* Record excerpts
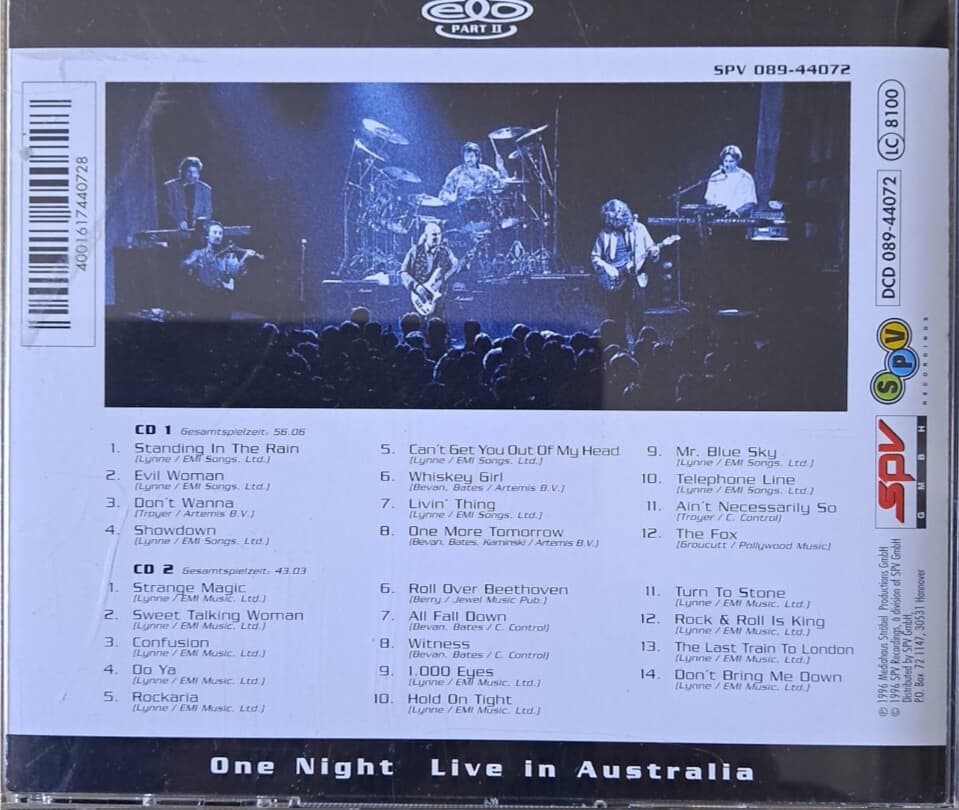 일렉트릭 라이트 오케스트라 (E.L.O.)/LIVE IN AUSTRALIA 2CD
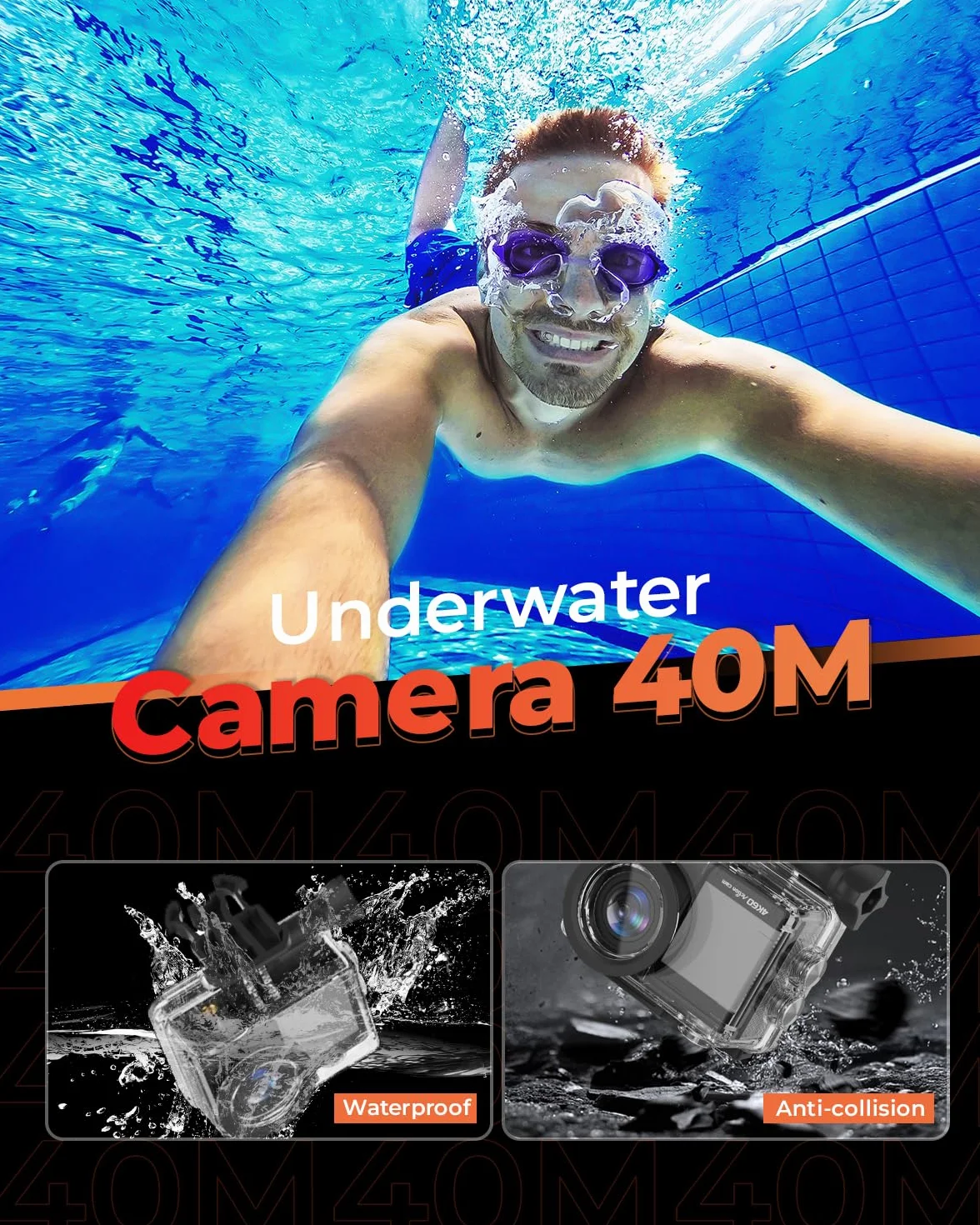 Cámara Deportiva 4K 60FPS con 64GB Tarjeta SD, 131FT Acuática, 24MP HD, 8X Zoom WiFi, 2x1350mAh Baterías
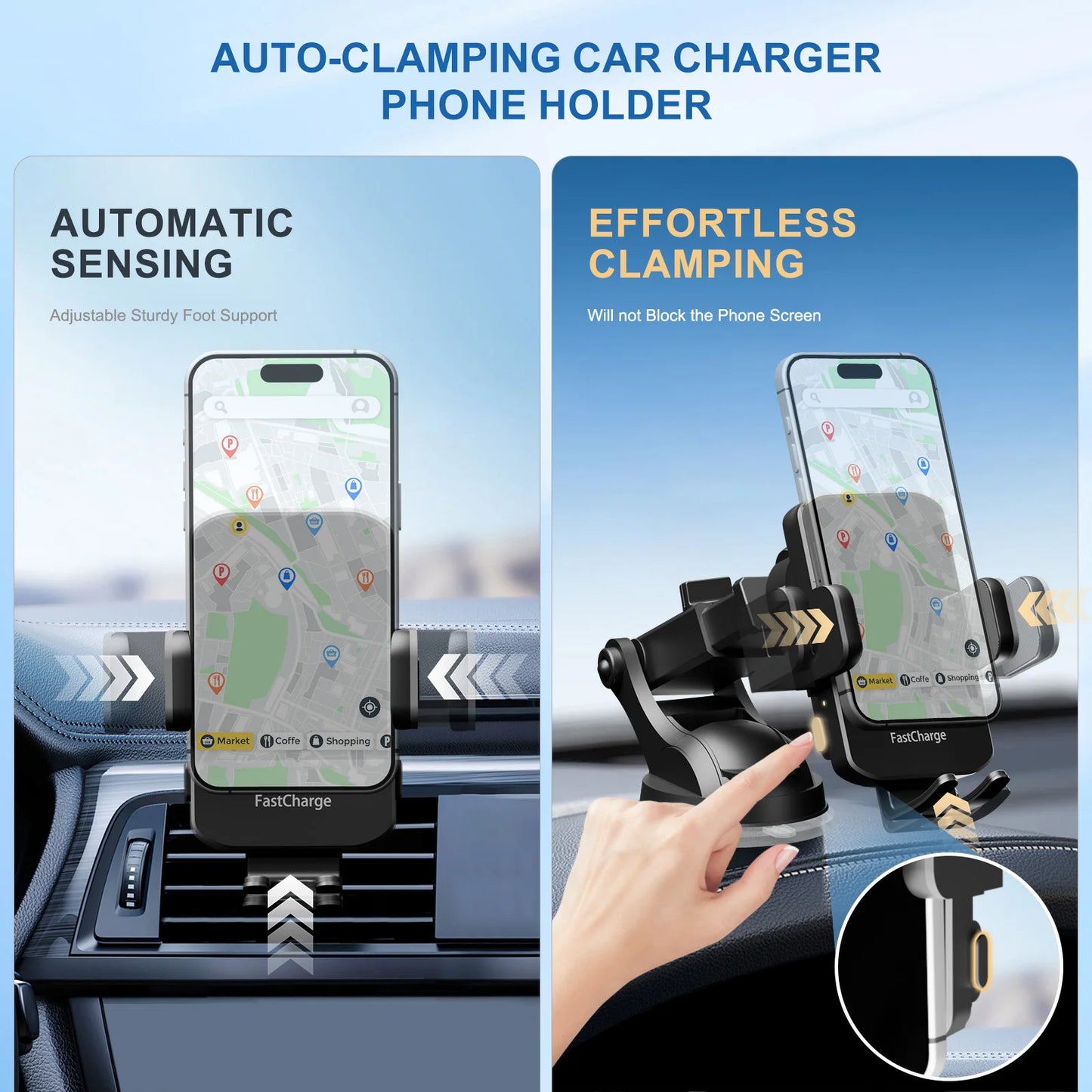 Wireless Car Charger Mount 15W Fast Charge iPhone And Galaxy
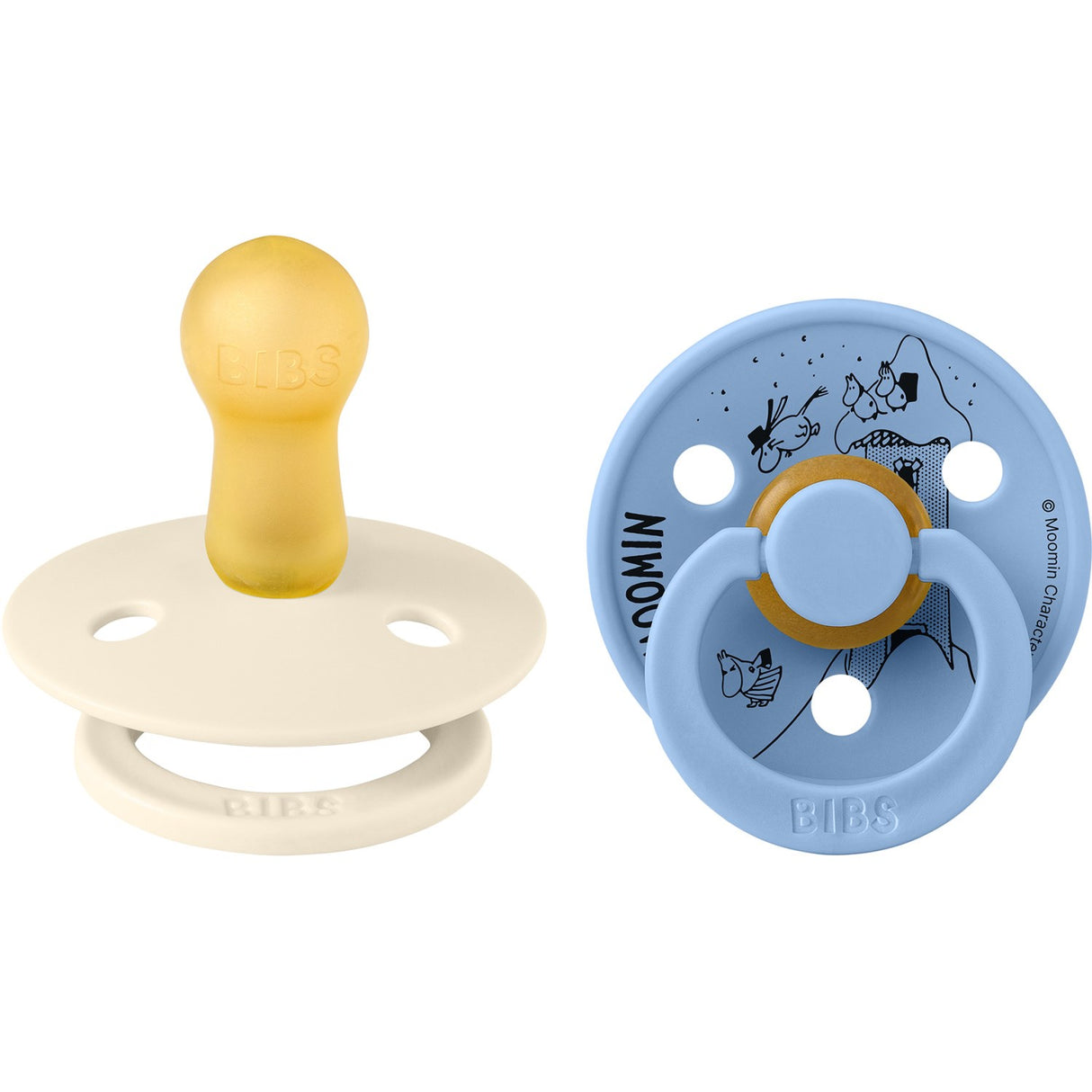 Bibs Ivory / Sky Blue X Moomins Smokk Colour Mymble 2-Pakning Latex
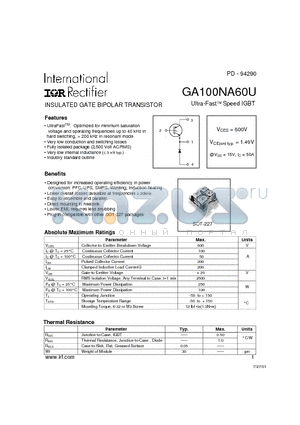 GA100NA60U datasheet - INSULATED GATE BIPOLAR TRANSISTOR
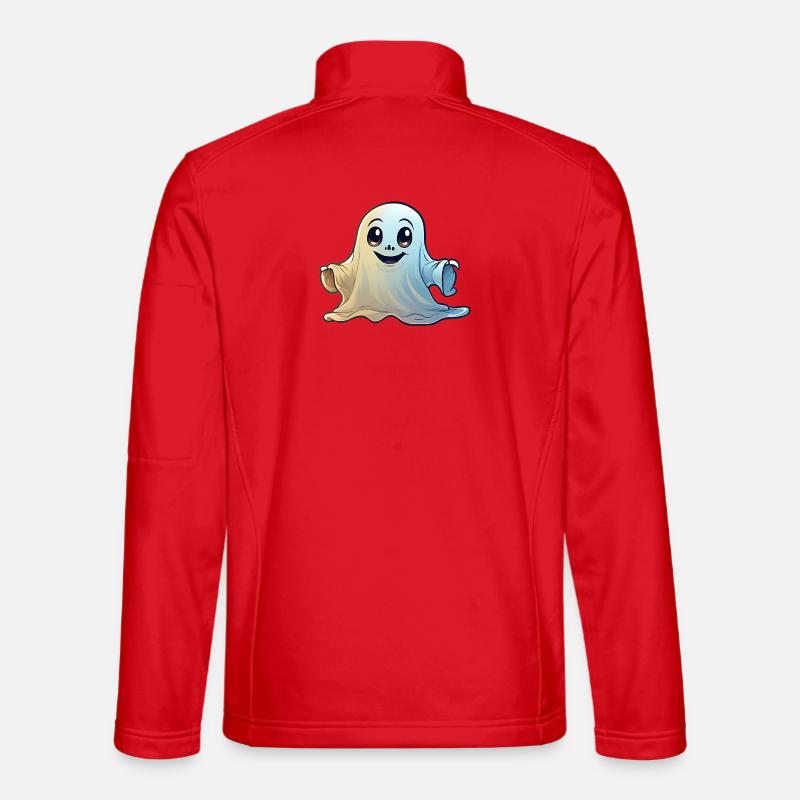 Friendly Ghost Cartoon - Unisex Softshell Jacket - red
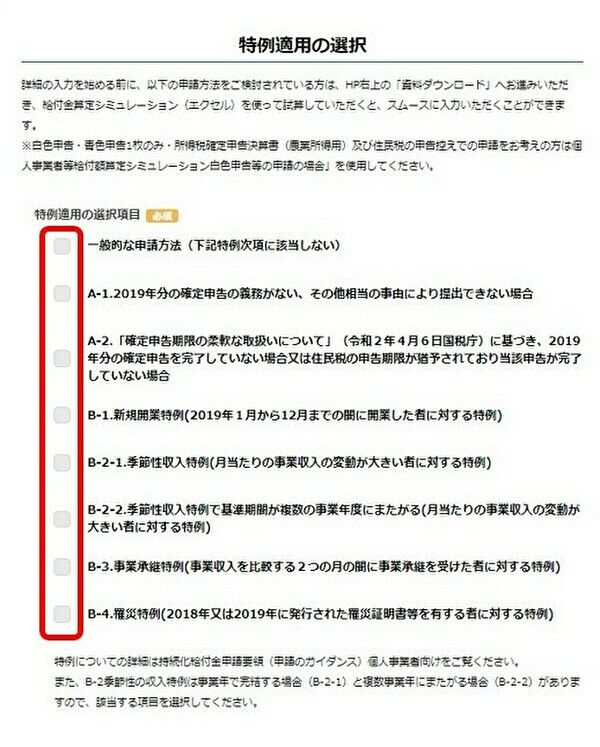 特例適用の選択画面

* What you should do
Copy out the text of every record above word for word, leaving the pictures out.

* Response below
 일렉트릭 라이트 오케스트라 (E.L.O.)/LIVE IN AUSTRALIA 2CD
 Cámara Deportiva 4K 60FPS con 64GB Tarjeta SD, 131FT Acuática, 24MP HD, 8X Zoom WiFi, 2x1350mAh Baterías
 Wireless Car Charger Mount 15W Fast Charge iPhone And Galaxy
 Bibs Ivory / Sky Blue X Moomins Smokk Colour Mymble 2-Pakning Latex
 GA100NA60U datasheet - INSULATED GATE BIPOLAR TRANSISTOR
 Friendly Ghost Cartoon - Unisex Softshell Jacket - red
 特例適用の選択画面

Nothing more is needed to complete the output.